All of the other countries can get together in a badly furnished room and talk about how great we used to be before the water. They can decided not to give us any more attention, love or bank credit. Then they will trick us into meeting with all of them. Canada can be the Mom and Great Britain can be the Dad. Switzerland can be the Interventionist because, frankly, they are the most rational country in the world. Russia can be the pissed off cousin who just sits there looking sulky and acting like a club bouncer trying not to cry. Each country can read us a letter about how they miss the old America, how much they love us and just want us to get help.
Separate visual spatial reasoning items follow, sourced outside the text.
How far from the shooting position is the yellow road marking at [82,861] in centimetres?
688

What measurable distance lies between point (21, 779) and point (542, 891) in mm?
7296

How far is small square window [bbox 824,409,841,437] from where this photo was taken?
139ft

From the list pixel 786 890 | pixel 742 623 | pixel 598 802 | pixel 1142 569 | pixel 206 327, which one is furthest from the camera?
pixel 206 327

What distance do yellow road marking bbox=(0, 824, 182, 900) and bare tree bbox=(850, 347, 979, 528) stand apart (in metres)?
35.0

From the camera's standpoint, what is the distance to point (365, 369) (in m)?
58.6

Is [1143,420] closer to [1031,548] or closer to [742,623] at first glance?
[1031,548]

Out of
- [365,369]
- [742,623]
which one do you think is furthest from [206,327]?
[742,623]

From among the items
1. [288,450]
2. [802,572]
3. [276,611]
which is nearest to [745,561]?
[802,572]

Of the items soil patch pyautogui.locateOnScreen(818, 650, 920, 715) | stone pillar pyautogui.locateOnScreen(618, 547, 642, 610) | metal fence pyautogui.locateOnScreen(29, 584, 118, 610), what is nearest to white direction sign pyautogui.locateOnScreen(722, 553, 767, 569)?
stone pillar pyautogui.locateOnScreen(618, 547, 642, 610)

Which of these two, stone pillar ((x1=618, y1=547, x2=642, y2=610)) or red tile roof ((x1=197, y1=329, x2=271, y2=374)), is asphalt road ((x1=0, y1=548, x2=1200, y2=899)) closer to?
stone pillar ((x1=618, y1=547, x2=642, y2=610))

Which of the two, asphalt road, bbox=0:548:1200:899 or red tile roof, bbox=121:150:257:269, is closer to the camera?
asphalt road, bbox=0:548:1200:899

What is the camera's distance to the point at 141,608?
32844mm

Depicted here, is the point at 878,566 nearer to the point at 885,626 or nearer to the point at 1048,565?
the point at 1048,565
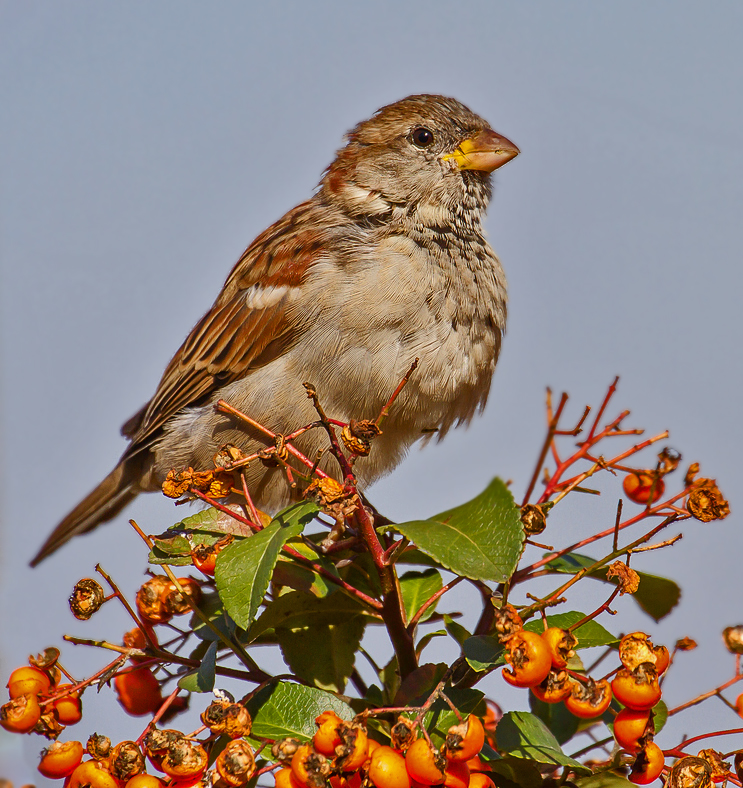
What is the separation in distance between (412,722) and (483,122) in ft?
7.46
We will sit there defiant, clutching our water bottle, sobbing and denying that we have a problem. Our hair will be completely messed up and we’ll look like we haven’t slept in days. Eventually we will cave and agree to go to a treatment center. They will send us to California to dry out but we won’t stay the full ninety days. Soon we will be living on the streets trying to get enough water to keep up our habit.

So sad.

It’s best not to think about this as you make tea or coffee. How you you’re not just drinking tea or coffee but also some shmo’s recycled Dilantin or Rush Limbaugh’s gently used Oxy.
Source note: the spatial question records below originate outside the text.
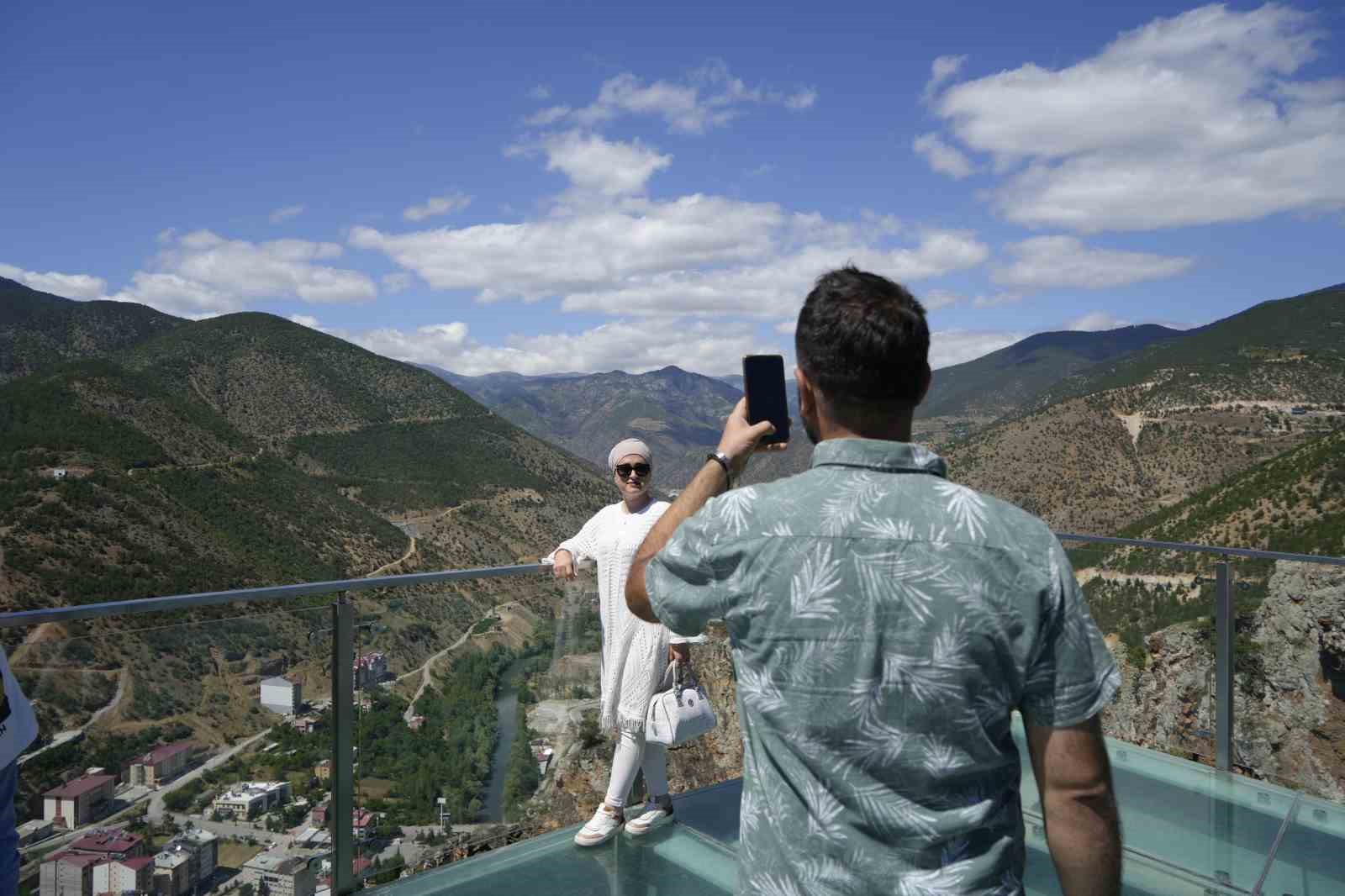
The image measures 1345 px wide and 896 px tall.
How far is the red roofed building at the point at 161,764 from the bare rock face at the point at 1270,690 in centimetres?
293

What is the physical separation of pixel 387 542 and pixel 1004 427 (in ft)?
116

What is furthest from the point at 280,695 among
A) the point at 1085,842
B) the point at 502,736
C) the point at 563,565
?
the point at 1085,842

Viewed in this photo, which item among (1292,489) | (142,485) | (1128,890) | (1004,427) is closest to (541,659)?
(1128,890)

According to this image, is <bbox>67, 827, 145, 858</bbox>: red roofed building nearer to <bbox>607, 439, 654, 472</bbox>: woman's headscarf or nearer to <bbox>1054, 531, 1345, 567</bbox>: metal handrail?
<bbox>607, 439, 654, 472</bbox>: woman's headscarf

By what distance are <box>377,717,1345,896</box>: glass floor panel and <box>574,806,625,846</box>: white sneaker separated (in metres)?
0.03

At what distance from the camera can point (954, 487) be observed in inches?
37.6

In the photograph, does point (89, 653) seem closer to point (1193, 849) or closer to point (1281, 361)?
point (1193, 849)

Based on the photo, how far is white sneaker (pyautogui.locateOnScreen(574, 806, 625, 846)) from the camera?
2695 millimetres

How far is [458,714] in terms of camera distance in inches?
108

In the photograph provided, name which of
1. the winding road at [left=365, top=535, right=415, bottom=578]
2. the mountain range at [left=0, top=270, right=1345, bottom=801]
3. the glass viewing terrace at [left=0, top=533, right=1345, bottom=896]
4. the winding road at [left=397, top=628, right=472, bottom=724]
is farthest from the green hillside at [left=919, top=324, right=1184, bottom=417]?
the winding road at [left=397, top=628, right=472, bottom=724]

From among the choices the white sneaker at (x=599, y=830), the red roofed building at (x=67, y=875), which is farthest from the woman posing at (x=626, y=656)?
the red roofed building at (x=67, y=875)

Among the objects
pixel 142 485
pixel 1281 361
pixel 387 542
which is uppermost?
pixel 1281 361

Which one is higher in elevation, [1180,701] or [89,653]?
[89,653]

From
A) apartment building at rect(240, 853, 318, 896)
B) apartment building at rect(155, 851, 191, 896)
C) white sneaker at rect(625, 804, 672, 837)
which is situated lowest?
white sneaker at rect(625, 804, 672, 837)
Hmmm, cheer or vomit, you decide.

Dogwoman

I Took What ? Ironic Monday Rides Again

Hello.

A news report has outed several hip hop artists as users of steroids and growth hormones. Mary J. Blige, Wyclef Jean, 50 Cent….

Uh. Apparently they are using them for the anti aging properties. Too bad they are not working. This kind of lunacy I do not understand. Growth hormones are unregulated. The drugs are supposed to be for people suffering from rare disorders related to the pituitary gland. Not for the vanity of overpaid self indulgent performers. However, if a male performer wants to sing soprano and a female wants a little more alto, hey, what can you do.
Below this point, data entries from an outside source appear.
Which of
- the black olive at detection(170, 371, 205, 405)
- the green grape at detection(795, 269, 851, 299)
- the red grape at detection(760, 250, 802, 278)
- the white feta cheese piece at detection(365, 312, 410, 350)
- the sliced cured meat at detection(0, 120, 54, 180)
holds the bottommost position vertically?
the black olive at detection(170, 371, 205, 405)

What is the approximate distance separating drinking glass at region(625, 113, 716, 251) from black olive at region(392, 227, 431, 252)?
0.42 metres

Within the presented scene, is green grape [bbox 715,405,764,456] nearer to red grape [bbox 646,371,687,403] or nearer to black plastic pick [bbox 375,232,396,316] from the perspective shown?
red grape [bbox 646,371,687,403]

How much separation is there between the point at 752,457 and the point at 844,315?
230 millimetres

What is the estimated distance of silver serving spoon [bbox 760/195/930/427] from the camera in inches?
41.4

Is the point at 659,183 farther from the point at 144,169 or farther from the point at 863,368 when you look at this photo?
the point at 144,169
Of course with growth hormones, nifty diseases like diabetes can suddenly develop along with exacerbation of any existing conditions such as cancer. So really, its a population control device.

You know, I can’t even think of a suitable stinging angry giantess analogy here that would poke fun at these people. It’s just sad. How childish and fearful of a perfectly natural cycle do you have to be to allow some quack to swan into to you ostentatious abode and inject you with an unregulated substance just to look younger than you are ?

And regardless of how the press is presenting it I don’t think it’s just the Hip Hop/R&B artists. I’m willing to bet it’s anyone in the entertainment business with too much money and a few years under their belt.

So for Ironic Monday here’s your thought:

Are these are the same people who won’t eat American beef because of the growth hormones being given to livestock? They’d rather pay some high priced drug dealer to inject it directly than wait to get it in their porterhouse.

Honestly.

Dogwoman

You Can’t Do That On YouTube

Hello.

There’s a video going around the net. I’m guessing you’ve heard about it. The title is 2 Girls 1Cup. It’s possible the most disgusting thing ever put on film. I imagine the camera was cringing and trying to get away when they forced the poor thing to film it. I managed to make it through a whopping 15 seconds before the upchuck factor set in.

Why blog about it? Not for the video itself, but for the reaction videos. Some enterprising young college student has filmed his unsuspecting friends watching it. It starts out like any respectable porn film then goes horribly, horribly awry. And that’s where the funny sets in. You’d think watching people watch a video would be boring but no, my friends, it’s hysterical. Watching world wise and intelligent young men and women run for the bathroom is a time waster worth it’s salt.

This one is my favorite. The faces the main watcher makes are priceless. And while most of the friends don’t watch even a full minute this one makes it for a full minute and twenty five. Kudos. But the best part comes at the end when another friend accidentally shows up to catch the least appealing parts. While holding what could possibly be his lunch.

If you’ve got a little time to kill and like to laugh at the discomfort of others, dial up the YouTube and type in “2girls1cup reaction”. It’s better than a night of drunken cow tipping.